第54回血液凝固と炎症―最近の進歩― 組織因子(TF)

大島秀紀平田公一

Surgery Frontier Vol.14 No.3, 76-78, 2007

組織因子(tissue factor:TF)は細胞膜結合型の一本鎖糖蛋白質で, 外因系血液凝固反応の開始因子である. 血管損傷で血液が流出した際に, 血管外組織血管壁の外膜で発現するTFは, VII因子またはVIIa因子と複合体を形成し, IXおよびX因子を活性化するXa因子はプロトロンビンからトロンビンを生成し, トロンビンはフィブリノゲンからフィブリンゲルを形成するとともに血小板を活性化し血管損傷部位で血栓を形成する(図1). <血液凝固反応と炎症反応> 血液凝固反応と炎症反応は創傷治癒における基本的反応であり相互に密接に関係している. 血管損傷ゆえの炎症に対して集積する単球や刺激を受けた内皮細胞でTFの発現が亢進する1).
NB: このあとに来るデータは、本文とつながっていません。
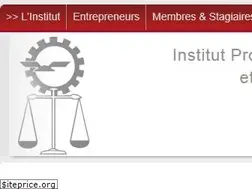 Sites similar to ipcf.be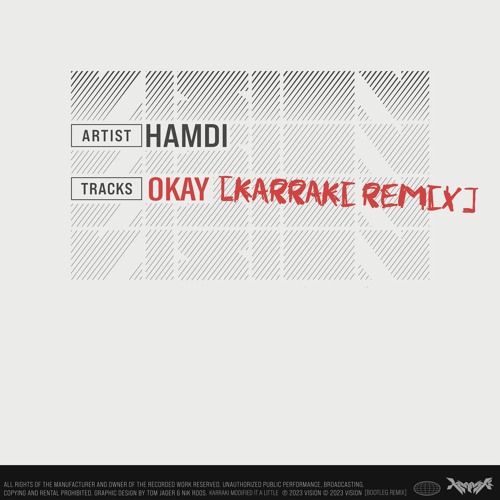 Hamdi - OKAY (Karraki Remix)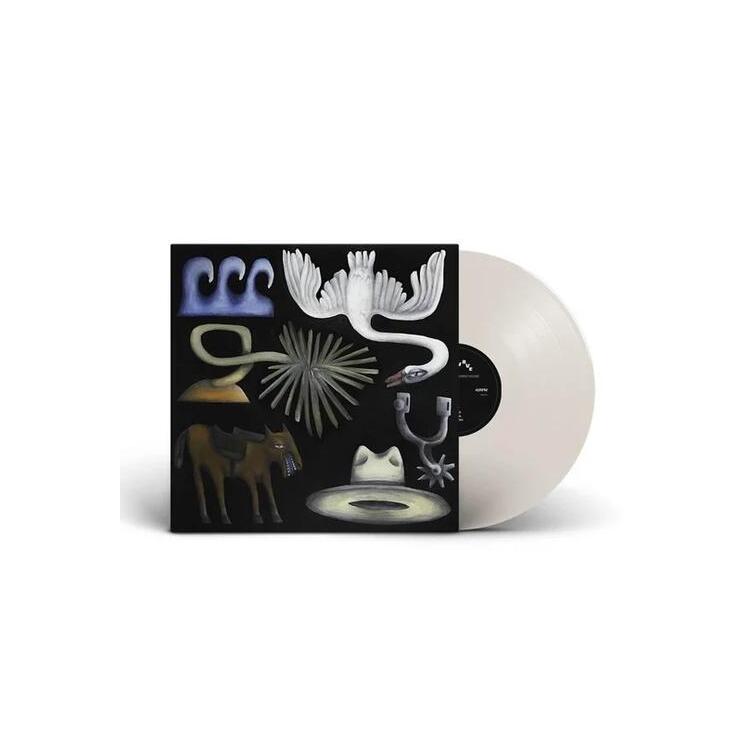 COLDWAVE - Same Window, Different House - White Lp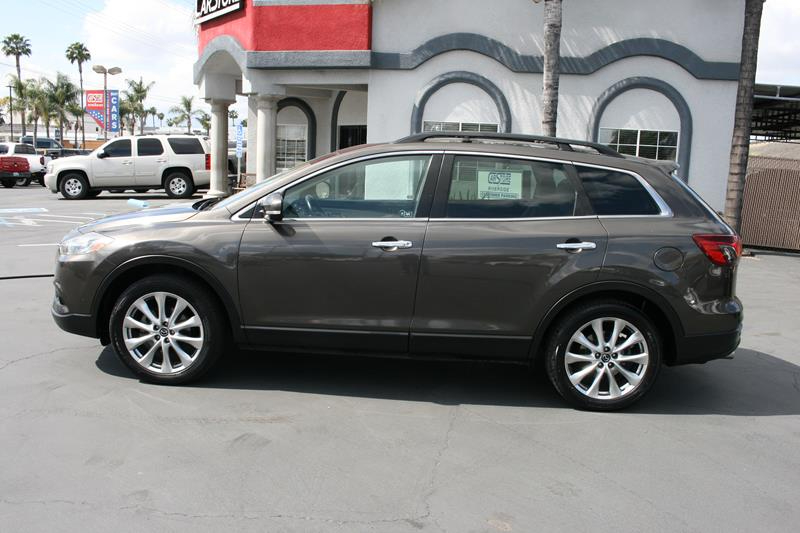 2015 Mazda CX-9 Grand Touring Image 9 of 37
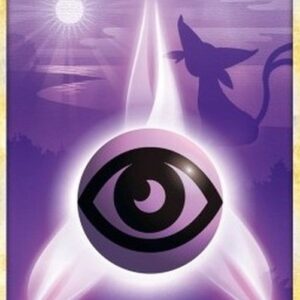 Pokemon Psychic Energy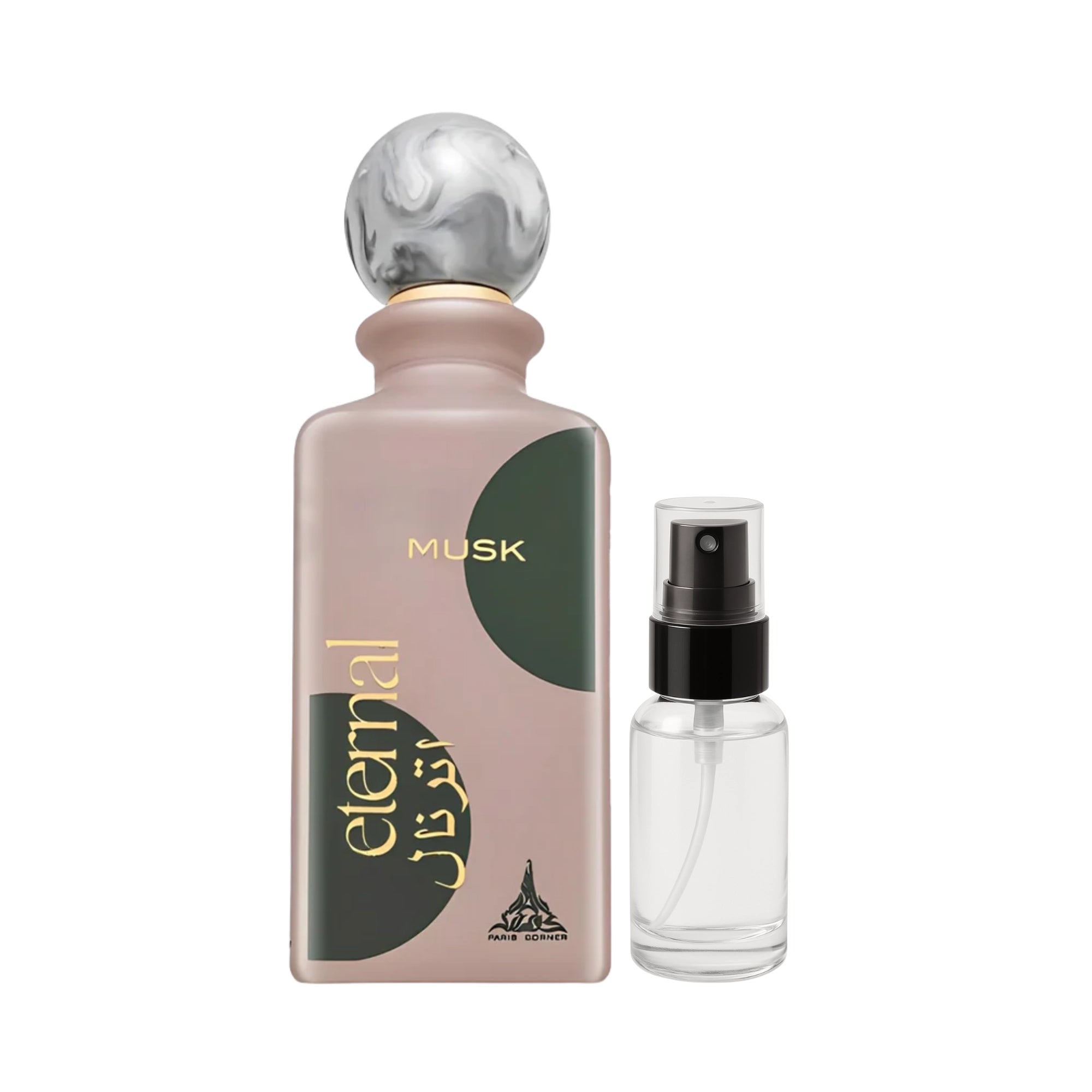 Decant de Eternal Musk Paris Corner Eau de Parfum Unisex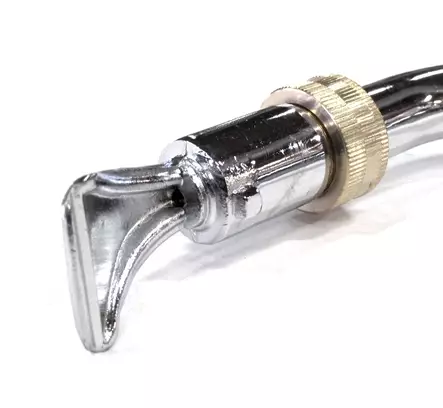 Rännipesuri ja harja - Räystäskourun puhdistajat - 6438168087535 - 2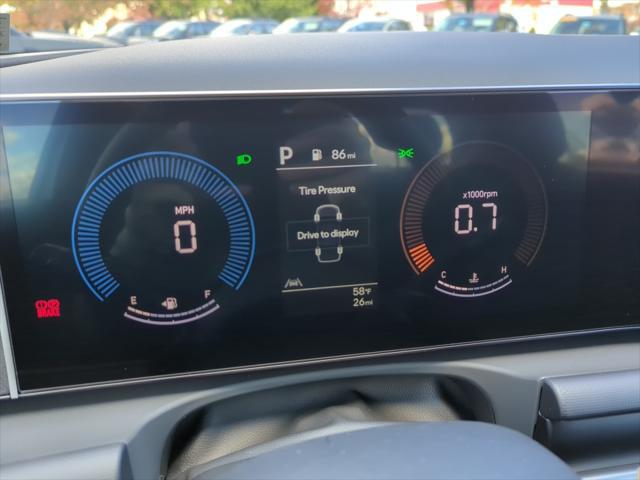 2026 Hyundai Santa Cruz SEL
TFは外因系血液凝固反応を活性化するだけではなく凝固反応で生成される凝固プロテアーゼ(VIIa因子, Xa因子, トロンビン)が, 傷害組織の細胞膜protease-activated receptor(PAR)を活性化する. 活性化されたPARは細胞内のnuclear factor(NF)-κBなどの転写因子を介して, tumor necrosis factor(TNF)-αやinterleukin(IL)-1β, IL-6などの炎症性サイトカインの産生と分泌, intercellar adhesion molecule-1(ICAM-1), vascular cell adhesion molecule-1(VCAM-1)などの接着因子の発現を促す2).